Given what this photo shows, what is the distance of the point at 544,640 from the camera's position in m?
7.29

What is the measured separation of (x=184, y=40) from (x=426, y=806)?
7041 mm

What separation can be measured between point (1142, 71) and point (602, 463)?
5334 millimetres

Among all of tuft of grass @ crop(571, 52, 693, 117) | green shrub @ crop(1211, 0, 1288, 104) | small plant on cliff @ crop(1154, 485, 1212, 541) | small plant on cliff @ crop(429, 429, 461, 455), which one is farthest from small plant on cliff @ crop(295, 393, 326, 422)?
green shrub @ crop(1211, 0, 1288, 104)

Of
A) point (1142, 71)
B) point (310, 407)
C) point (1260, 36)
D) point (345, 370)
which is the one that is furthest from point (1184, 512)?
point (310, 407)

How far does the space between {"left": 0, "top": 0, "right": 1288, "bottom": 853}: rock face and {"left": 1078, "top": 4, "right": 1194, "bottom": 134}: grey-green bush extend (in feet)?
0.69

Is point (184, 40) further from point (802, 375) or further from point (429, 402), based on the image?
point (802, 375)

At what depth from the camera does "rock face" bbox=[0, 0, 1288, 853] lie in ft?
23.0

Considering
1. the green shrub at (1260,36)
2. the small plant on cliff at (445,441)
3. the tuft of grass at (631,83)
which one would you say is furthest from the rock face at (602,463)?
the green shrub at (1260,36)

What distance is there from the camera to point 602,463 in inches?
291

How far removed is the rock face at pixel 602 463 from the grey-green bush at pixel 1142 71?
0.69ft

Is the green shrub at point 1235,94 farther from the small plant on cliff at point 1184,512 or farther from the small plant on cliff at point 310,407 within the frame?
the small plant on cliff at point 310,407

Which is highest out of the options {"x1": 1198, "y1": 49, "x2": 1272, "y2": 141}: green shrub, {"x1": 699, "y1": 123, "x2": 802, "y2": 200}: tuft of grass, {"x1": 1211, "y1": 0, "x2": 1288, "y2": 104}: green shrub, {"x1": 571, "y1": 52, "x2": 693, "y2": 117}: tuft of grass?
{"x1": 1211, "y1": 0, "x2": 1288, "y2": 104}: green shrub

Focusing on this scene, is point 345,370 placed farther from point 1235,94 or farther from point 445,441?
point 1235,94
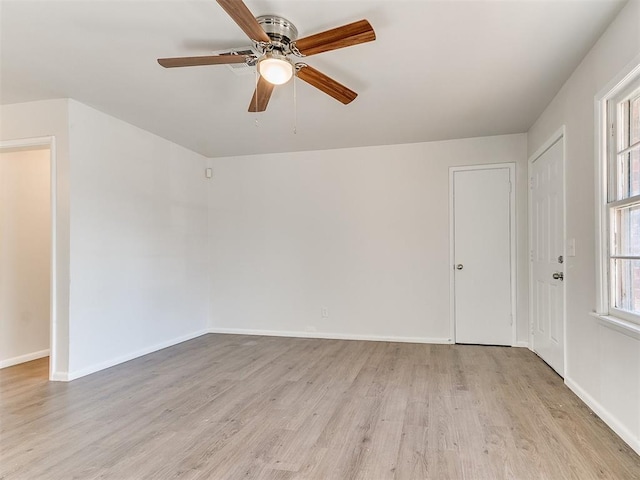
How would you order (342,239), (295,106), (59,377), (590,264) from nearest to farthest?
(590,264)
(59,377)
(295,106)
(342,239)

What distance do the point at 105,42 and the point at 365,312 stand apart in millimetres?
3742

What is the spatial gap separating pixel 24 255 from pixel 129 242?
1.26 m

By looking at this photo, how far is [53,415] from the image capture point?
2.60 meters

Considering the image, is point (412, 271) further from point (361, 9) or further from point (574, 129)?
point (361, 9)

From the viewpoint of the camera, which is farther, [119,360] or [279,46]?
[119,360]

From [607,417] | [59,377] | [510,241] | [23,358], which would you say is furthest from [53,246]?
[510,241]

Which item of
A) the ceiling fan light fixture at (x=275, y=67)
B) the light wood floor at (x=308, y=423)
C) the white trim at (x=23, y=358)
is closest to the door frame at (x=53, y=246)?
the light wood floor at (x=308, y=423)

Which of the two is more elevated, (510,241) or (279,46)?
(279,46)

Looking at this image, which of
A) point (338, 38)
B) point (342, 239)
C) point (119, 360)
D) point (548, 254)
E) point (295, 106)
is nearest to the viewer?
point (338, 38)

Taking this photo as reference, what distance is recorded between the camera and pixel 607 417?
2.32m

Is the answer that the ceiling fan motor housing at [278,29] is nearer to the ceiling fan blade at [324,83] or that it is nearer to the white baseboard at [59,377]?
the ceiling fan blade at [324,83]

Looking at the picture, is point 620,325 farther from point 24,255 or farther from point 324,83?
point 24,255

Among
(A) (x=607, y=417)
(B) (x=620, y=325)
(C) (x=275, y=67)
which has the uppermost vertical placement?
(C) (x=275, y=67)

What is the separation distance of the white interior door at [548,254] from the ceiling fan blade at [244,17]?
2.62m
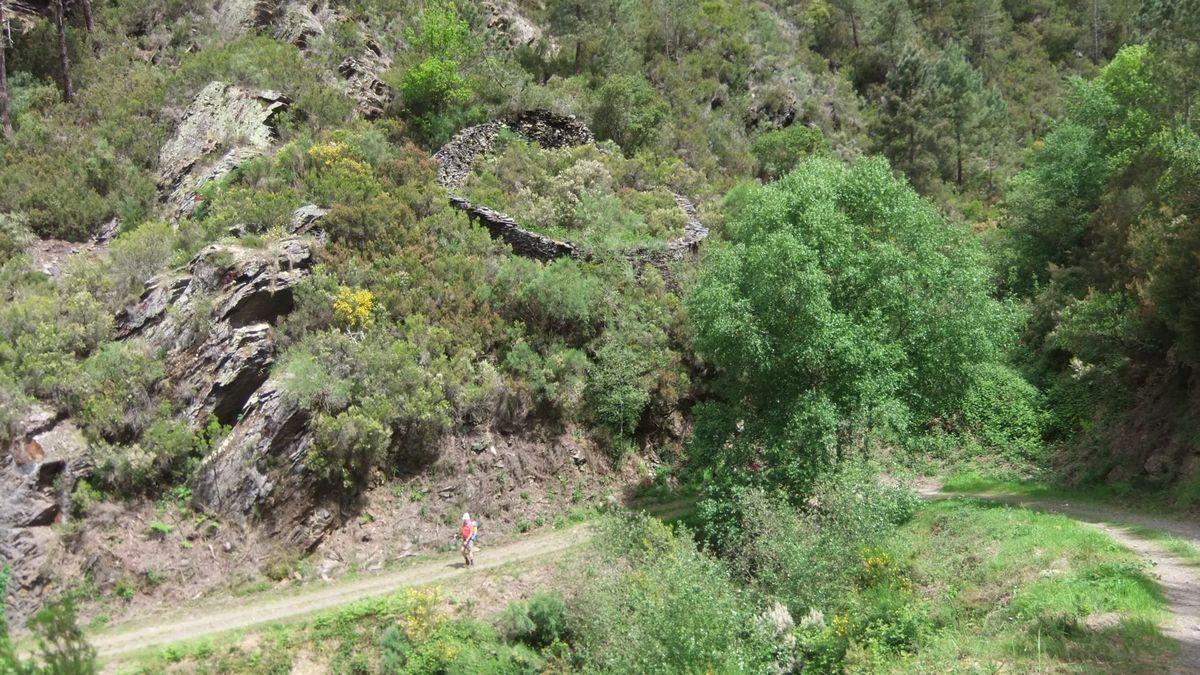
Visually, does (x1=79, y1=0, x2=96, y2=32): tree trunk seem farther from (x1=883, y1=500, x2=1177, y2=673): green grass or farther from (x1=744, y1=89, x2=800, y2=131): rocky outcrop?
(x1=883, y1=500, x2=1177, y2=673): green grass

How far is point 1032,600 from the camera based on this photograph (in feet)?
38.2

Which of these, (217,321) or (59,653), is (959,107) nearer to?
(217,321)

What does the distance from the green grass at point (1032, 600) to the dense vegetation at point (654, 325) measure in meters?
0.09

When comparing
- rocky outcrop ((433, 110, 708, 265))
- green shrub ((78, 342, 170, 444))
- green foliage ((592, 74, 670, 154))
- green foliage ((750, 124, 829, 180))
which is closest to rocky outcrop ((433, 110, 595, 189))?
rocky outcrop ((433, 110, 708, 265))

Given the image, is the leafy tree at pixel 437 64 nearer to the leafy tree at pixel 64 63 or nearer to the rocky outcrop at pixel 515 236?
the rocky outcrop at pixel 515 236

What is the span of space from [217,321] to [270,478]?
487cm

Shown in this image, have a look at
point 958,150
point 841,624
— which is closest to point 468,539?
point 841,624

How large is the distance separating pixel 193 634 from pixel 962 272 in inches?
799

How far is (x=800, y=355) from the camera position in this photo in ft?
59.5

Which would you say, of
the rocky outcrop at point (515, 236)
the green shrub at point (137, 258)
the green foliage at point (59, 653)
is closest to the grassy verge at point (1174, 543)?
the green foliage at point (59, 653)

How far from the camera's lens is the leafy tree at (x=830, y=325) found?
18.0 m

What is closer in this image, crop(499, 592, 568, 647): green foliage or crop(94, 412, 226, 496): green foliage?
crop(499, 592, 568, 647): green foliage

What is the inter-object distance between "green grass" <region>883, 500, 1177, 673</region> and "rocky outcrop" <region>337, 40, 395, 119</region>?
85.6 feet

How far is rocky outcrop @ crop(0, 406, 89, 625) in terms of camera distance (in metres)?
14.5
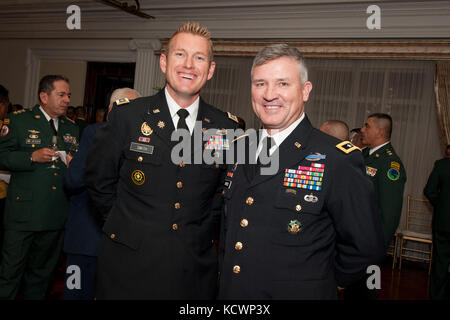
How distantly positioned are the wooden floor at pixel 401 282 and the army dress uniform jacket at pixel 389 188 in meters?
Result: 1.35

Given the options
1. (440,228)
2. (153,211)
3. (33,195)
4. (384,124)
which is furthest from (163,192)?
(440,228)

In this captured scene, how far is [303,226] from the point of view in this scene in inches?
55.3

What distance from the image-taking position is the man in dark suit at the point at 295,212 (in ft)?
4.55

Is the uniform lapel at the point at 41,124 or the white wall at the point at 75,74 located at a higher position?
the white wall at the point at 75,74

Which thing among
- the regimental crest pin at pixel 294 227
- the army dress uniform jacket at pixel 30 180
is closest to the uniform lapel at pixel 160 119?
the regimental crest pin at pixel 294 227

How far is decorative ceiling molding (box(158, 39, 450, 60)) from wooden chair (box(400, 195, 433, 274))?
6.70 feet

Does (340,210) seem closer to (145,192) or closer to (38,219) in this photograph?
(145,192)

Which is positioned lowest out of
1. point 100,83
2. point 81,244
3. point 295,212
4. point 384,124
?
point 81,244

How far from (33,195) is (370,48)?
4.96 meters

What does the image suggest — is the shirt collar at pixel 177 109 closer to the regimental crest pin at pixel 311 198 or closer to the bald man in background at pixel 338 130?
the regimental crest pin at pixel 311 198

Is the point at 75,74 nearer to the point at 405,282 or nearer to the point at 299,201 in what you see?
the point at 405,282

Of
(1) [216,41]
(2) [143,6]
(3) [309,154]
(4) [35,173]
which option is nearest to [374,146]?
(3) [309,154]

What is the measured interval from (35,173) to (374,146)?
━━━━━━
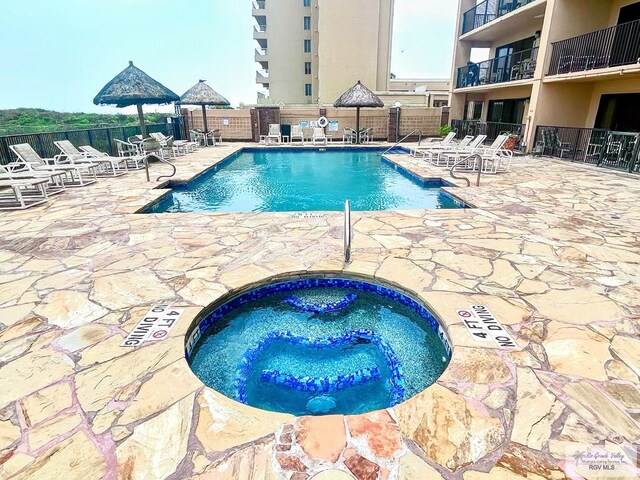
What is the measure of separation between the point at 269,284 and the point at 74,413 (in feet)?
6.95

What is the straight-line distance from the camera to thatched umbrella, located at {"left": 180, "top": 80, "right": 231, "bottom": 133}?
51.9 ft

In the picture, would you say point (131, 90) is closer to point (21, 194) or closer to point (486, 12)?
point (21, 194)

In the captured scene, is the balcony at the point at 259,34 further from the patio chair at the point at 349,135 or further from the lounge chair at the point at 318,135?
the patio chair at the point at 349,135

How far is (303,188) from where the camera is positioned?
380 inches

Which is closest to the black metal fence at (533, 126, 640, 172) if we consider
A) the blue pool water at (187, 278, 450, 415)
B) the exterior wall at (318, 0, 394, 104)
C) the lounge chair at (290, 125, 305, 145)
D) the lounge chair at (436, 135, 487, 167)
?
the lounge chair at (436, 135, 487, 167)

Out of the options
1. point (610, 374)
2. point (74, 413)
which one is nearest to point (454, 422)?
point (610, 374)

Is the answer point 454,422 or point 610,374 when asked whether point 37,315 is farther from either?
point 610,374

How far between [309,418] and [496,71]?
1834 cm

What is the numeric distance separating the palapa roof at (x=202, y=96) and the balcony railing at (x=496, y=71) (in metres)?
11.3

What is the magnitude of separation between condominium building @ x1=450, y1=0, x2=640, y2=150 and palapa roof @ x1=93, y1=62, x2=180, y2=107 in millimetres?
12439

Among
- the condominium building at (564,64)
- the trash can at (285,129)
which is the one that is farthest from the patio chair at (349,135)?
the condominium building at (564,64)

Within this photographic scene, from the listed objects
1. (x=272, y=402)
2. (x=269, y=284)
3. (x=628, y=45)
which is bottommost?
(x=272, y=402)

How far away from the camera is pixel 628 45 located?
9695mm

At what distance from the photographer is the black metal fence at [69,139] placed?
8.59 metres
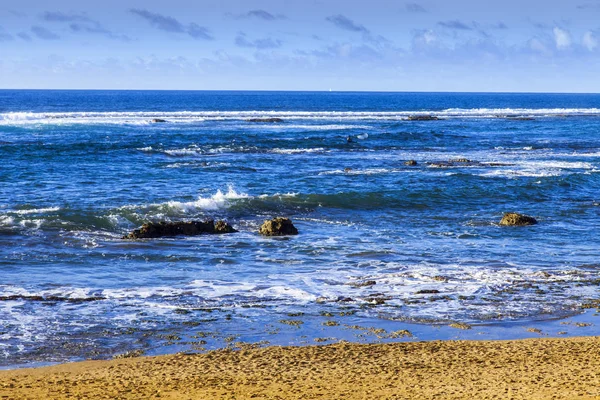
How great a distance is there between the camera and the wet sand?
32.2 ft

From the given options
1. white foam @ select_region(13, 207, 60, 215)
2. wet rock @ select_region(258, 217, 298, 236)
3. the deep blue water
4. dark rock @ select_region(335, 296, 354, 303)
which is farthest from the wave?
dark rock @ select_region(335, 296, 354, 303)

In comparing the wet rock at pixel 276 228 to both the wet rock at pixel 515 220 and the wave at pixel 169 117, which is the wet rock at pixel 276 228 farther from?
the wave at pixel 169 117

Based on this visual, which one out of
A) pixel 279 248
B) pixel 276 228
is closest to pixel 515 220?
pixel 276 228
━━━━━━
▸ Exercise objective
Pull out every line in the records above that contains the string "comparing", treating uppercase and lowercase as different.

▸ Answer to this task
When comparing
In comparing the wet rock at pixel 276 228 to both the wet rock at pixel 515 220 and the wave at pixel 169 117, which is the wet rock at pixel 276 228 farther from?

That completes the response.